> **Supplied material**
+++

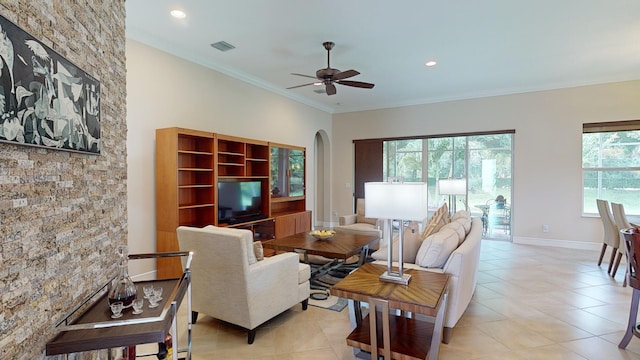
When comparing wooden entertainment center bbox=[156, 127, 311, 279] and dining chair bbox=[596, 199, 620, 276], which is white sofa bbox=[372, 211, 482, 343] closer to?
wooden entertainment center bbox=[156, 127, 311, 279]

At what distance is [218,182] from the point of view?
14.8 ft

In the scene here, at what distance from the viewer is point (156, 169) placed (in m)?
4.03

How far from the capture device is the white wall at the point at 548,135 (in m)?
5.63

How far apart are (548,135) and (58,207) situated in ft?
23.8

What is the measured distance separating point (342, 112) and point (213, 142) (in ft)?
14.7

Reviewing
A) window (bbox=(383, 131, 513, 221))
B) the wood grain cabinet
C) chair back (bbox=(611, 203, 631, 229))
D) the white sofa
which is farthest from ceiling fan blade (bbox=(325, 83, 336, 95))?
chair back (bbox=(611, 203, 631, 229))

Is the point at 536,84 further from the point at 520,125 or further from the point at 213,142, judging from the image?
the point at 213,142

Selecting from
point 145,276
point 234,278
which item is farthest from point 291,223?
point 234,278

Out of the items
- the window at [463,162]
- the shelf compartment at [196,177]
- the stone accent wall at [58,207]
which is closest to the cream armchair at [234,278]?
the stone accent wall at [58,207]

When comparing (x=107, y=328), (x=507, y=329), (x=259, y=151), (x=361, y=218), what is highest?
(x=259, y=151)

+++

Reproduce all of the items above with "white couch" substituted for every occurrence of "white sofa", leaving everything else unchanged. Omit the pictures from your answer.

> **Final answer**
When comparing wooden entertainment center bbox=[156, 127, 311, 279] and dining chair bbox=[596, 199, 620, 276], which is white couch bbox=[372, 211, 482, 343] closer to?
wooden entertainment center bbox=[156, 127, 311, 279]

At what distance is [218,182] from the point of view?
14.8 ft

In the scene here, at what distance from the viewer is point (156, 169) placed (in m)?
4.03

How far from the capture device is the white wall at the point at 548,135 (in m)?
5.63

How far apart are (548,135) and (58,207) situated in ft?
23.8

What is the measured distance separating point (342, 112) and point (213, 142) (in ft)?
14.7

Reviewing
A) window (bbox=(383, 131, 513, 221))
B) the wood grain cabinet
C) chair back (bbox=(611, 203, 631, 229))
D) the white couch
which is farthest from ceiling fan blade (bbox=(325, 83, 336, 95))?
chair back (bbox=(611, 203, 631, 229))

Is the point at 536,84 further from the point at 520,125 or further from the point at 213,142, judging from the image?
the point at 213,142

Selecting from
point 145,276
point 234,278
which item is farthest from point 291,223?
point 234,278

Out of the items
- the window at [463,162]
- the shelf compartment at [196,177]
- the stone accent wall at [58,207]
which is closest to the cream armchair at [234,278]?
the stone accent wall at [58,207]

When comparing (x=107, y=328), (x=507, y=329), (x=259, y=151), (x=361, y=218), what is highest?
(x=259, y=151)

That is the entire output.